TASKS TO COMPLETE:
[A] Copy everything in the WebBrowser post from "The WebBrowser nightmare" down to "public MyControl()", word for word.
[B] In the WebBrowser post, which property has to be set to false to override keyboard input handling in the control?

The WebBrowser nightmare

I recently had to use the WebBrowser .NET component in a project. The control is essentially Internet Explorer embedded in a UserControl component. Although the facilities for JavaScript interoperability and DOM manipualtion are pretty great, the control fails to meet simpler needs.

To override keyboard input handing in the control, we need to set the WebBrowserShortcutsEnabled property to false and handle the PreviewKeyDown event.

public class MyControl : UserControl
{
    WebBrowser _webBrowser;

    // ...

    public MyControl()
    {

        // ...

        _webBrowser.WebBrowserShortcutsEnabled = false;
        _webBrowser.PreviewKeyDown +=
            new PreviewKeyDownEventHandler(OnBrowserKeyInput);
    }

    private void OnBrowserKeyInput(object sender, PreviewKeyDownEventArgs e)
    {
        if (e.KeyCode == Keys.W &&
            e.Modifiers == Keys.Control)
        {
            Debug.WriteLine("C-w pressed");
        }
    }
}

Surprisingly, the OnBrowserKeyInput method is called twice; once when the key is pressed and another time when the key is released. After some googling around, I found this discussion on MSDN, and it turns out to be an accepted problem with the control. The workaround requires explicity maintaining state and is quite ugly.

bool _skipNextKeyDown = false;

private void OnBrowserKeyInput(object sender, PreviewKeyDownEventArgs e)
{
    if (_skipNextKeyDown)
    {
        _skipNextKeyDown = false;
        return;
    }

    if (e.KeyCode == Keys.W &&
        e.Modifiers == Keys.Control)
    {
        Debug.WriteLine("C-w pressed");
        _skipNextKeyDown = true;
    }
}

And the nightmare only begins there. The control doesn't fire the event twice for some key combinations, and so the function ends up looking something like this.

bool _skipNextKeyDown = false;

private void OnBrowserKeyInput(object sender, PreviewKeyDownEventArgs e)
{
    if (e.KeyCode == Keys.W &&
        e.Modifiers == (Keys.Control | Keys.Alt))

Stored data
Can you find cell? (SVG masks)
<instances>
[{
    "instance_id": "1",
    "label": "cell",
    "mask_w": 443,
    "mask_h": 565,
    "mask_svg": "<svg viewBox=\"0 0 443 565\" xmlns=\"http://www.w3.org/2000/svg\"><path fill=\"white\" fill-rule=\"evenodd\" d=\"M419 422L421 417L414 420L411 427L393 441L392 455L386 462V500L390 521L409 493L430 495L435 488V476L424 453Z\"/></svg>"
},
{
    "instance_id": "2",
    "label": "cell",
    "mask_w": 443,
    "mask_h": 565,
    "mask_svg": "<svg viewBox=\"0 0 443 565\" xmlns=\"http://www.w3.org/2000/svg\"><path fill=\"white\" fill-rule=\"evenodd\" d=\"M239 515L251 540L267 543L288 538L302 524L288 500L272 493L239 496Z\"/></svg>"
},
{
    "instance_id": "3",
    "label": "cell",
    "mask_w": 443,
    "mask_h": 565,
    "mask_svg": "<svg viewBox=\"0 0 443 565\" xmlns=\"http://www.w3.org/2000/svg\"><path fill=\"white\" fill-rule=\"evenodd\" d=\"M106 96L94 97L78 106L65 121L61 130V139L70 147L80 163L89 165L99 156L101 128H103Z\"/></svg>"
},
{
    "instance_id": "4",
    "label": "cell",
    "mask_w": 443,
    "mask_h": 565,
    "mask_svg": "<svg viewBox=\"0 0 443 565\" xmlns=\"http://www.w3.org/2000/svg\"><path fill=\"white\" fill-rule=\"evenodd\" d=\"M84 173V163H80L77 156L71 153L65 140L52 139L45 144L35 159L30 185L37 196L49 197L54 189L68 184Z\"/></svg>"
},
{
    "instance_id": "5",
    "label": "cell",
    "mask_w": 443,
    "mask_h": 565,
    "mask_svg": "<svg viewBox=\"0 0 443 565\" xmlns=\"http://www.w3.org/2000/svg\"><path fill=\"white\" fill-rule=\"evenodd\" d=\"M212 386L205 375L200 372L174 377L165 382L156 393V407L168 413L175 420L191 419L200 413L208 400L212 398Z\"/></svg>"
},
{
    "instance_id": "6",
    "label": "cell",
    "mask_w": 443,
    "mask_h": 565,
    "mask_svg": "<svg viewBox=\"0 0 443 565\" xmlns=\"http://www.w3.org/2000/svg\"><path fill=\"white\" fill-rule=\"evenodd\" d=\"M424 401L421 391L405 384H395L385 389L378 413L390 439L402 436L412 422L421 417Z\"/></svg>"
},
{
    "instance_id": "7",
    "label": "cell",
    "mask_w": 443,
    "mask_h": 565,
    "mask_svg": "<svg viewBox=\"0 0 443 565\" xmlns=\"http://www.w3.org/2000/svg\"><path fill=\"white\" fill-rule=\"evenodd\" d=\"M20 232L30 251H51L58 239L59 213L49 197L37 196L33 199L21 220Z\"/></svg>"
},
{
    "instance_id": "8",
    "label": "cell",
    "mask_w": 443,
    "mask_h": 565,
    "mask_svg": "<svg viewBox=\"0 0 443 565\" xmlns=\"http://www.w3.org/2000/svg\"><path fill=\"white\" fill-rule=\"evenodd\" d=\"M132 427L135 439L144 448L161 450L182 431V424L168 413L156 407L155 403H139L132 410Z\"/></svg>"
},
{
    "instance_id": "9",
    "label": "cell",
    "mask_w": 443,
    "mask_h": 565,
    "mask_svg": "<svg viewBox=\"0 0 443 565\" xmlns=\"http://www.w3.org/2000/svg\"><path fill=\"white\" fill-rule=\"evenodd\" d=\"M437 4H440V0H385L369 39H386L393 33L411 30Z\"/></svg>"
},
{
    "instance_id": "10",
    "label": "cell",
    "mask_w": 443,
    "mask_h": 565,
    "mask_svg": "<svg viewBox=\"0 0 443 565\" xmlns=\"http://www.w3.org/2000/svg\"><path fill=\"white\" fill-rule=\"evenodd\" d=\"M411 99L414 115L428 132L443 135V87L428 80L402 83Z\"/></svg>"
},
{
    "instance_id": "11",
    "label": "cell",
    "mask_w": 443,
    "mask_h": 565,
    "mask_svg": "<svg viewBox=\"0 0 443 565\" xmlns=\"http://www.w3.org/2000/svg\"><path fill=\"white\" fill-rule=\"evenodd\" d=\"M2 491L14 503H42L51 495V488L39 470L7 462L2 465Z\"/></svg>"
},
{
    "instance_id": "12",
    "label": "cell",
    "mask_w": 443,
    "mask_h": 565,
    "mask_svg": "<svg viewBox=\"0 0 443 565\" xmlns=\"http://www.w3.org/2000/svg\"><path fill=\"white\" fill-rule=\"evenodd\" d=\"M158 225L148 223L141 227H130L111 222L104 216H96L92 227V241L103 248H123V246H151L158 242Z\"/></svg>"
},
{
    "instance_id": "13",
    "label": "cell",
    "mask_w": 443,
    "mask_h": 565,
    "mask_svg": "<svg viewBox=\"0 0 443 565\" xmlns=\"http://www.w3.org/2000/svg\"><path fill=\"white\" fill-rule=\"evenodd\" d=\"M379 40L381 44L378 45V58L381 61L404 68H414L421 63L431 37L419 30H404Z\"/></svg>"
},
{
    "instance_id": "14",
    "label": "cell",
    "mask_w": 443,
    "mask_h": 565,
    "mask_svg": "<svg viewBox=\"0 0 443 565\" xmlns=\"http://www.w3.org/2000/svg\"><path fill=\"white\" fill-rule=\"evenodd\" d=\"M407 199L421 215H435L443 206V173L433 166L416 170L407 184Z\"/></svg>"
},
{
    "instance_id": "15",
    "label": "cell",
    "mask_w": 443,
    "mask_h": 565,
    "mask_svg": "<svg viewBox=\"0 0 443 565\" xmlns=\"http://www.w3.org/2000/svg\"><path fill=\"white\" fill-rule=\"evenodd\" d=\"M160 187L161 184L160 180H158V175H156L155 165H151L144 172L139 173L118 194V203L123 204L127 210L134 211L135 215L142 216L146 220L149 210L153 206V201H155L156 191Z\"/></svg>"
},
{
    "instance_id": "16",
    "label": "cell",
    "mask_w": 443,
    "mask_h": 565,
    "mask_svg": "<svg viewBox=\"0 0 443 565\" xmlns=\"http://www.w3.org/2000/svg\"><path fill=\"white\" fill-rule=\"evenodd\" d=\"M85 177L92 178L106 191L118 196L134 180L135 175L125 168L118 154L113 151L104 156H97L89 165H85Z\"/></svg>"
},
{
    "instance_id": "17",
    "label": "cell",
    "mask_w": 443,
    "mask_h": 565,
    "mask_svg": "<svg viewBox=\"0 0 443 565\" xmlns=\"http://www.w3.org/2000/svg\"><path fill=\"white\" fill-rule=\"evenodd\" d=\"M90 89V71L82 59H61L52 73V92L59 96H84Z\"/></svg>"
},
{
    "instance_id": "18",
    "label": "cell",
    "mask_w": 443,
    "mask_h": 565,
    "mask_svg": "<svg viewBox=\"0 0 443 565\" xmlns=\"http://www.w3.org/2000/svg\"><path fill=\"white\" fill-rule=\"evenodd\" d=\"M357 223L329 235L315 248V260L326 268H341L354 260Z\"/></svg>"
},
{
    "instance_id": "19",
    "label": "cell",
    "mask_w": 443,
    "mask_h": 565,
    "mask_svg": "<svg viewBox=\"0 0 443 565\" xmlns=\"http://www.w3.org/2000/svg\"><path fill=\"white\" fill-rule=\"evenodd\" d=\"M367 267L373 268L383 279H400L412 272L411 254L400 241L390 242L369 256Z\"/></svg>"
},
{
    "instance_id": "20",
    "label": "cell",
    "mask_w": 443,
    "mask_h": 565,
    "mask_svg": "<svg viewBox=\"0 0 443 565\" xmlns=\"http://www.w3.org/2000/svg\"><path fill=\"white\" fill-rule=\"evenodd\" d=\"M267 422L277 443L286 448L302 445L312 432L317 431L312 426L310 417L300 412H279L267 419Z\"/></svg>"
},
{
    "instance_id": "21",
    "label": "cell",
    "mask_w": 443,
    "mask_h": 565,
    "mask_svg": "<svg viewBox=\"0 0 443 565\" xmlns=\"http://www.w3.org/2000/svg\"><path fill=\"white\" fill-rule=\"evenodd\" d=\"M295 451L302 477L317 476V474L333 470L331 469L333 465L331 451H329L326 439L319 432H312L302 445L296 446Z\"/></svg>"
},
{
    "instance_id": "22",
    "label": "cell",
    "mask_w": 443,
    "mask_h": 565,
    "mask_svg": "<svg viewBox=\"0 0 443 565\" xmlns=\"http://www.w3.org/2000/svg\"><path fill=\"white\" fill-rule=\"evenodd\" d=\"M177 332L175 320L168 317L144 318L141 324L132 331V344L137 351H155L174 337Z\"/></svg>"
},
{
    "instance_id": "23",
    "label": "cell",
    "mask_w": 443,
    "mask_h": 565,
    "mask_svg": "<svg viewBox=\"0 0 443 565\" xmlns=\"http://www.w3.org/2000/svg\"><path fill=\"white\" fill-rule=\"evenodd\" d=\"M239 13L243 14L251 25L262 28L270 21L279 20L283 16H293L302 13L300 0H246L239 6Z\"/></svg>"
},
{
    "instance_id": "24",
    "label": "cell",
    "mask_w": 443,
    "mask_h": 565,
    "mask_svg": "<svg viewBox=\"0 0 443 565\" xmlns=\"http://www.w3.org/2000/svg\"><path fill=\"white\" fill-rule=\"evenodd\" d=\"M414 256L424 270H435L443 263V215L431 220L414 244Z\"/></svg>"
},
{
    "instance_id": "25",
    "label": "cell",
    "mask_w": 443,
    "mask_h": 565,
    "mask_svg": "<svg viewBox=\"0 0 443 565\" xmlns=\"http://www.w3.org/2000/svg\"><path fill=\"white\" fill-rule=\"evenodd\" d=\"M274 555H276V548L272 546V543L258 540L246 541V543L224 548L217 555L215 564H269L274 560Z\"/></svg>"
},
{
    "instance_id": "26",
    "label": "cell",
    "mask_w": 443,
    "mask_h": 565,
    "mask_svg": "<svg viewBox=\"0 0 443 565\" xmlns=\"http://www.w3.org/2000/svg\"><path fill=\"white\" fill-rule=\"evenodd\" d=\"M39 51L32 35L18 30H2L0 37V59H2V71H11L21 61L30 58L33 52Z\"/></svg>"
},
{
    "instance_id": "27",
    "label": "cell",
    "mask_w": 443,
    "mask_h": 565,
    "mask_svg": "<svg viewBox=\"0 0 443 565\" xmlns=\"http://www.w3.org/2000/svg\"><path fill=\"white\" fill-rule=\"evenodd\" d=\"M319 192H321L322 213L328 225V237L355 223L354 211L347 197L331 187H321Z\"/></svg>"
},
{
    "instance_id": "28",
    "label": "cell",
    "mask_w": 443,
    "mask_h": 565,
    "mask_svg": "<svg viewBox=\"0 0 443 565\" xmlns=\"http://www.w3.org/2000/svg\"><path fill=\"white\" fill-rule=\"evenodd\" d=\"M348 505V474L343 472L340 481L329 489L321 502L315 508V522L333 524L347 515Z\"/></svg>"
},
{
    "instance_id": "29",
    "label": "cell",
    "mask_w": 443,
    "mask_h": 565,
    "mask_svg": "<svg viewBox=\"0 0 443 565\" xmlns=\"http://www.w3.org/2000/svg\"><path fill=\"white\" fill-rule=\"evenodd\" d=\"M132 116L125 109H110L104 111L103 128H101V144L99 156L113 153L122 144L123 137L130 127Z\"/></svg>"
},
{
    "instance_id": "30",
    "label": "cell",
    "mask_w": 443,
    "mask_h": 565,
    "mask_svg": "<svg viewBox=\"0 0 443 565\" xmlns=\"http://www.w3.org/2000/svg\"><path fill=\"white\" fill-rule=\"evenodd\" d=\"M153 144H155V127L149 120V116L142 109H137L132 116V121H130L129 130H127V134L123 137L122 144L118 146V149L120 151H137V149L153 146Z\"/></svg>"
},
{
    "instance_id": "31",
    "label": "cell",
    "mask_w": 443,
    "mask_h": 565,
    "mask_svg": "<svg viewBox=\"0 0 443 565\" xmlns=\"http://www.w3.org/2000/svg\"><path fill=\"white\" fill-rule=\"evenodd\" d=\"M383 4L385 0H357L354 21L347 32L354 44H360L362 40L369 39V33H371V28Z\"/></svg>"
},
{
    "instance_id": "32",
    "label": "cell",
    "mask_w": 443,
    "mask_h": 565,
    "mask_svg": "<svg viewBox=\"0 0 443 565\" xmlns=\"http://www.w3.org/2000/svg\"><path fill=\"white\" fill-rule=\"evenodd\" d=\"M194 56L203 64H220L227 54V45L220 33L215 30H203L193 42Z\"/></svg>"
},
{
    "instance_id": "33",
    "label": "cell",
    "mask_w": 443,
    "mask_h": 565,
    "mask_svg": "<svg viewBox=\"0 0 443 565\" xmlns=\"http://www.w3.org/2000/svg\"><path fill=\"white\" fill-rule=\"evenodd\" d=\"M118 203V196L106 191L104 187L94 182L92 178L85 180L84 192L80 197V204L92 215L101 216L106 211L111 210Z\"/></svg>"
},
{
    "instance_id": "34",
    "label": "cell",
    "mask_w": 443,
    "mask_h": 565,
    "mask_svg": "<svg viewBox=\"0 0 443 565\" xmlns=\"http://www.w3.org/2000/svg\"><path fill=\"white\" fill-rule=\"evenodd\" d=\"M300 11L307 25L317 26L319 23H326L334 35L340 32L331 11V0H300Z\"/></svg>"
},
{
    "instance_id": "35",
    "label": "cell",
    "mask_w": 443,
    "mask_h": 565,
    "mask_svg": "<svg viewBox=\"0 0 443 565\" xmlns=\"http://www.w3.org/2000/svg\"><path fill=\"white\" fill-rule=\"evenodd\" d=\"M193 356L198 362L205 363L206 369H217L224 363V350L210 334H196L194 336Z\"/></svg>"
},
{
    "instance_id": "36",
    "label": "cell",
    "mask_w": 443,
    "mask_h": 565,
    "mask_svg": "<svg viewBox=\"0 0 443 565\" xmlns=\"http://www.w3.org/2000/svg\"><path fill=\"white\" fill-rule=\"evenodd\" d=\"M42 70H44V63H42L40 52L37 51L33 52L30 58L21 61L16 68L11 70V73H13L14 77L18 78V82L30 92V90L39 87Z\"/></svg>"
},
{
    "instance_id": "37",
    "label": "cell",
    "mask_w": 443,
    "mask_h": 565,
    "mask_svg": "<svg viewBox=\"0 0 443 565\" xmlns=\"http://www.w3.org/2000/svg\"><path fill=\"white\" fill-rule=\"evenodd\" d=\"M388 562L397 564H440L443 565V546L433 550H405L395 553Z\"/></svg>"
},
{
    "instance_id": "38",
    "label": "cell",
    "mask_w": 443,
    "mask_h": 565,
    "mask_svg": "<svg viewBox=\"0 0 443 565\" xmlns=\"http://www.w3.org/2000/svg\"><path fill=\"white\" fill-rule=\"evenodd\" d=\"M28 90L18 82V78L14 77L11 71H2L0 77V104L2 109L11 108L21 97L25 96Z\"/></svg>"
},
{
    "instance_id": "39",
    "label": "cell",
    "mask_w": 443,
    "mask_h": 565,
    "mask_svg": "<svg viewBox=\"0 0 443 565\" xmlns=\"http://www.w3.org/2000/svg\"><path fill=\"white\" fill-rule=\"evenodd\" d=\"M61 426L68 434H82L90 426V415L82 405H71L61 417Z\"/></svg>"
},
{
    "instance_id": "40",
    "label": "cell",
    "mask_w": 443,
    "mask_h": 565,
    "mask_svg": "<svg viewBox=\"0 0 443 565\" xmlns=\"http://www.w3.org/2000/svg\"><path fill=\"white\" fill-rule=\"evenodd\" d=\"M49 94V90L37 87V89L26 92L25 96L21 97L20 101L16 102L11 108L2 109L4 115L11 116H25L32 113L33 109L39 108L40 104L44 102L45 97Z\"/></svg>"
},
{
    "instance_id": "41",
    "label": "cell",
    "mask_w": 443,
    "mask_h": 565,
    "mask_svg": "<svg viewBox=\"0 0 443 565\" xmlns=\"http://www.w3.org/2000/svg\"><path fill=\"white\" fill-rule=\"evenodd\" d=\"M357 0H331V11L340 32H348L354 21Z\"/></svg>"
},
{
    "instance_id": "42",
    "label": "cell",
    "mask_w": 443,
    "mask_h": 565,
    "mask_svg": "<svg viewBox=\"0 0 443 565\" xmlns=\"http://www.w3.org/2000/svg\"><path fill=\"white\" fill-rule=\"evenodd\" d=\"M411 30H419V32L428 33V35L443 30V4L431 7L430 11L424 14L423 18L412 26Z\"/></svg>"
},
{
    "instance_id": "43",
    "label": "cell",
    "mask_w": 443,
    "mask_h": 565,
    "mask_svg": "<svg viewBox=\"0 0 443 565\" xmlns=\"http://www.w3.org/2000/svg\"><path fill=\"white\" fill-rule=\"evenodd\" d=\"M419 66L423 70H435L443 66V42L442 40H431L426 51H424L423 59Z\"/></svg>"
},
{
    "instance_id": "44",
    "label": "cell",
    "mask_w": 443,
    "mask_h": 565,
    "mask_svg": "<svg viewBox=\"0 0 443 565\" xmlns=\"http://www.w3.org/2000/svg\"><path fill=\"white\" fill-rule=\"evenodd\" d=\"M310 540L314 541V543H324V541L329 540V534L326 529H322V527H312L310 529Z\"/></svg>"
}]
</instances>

TASK RESPONSES:
[A]
The WebBrowser nightmare

I recently had to use the WebBrowser .NET component in a project. The control is essentially Internet Explorer embedded in a UserControl component. Although the facilities for JavaScript interoperability and DOM manipualtion are pretty great, the control fails to meet simpler needs.

To override keyboard input handing in the control, we need to set the WebBrowserShortcutsEnabled property to false and handle the PreviewKeyDown event.

public class MyControl : UserControl
{
    WebBrowser _webBrowser;

    // ...

    public MyControl()

[B] WebBrowserShortcutsEnabled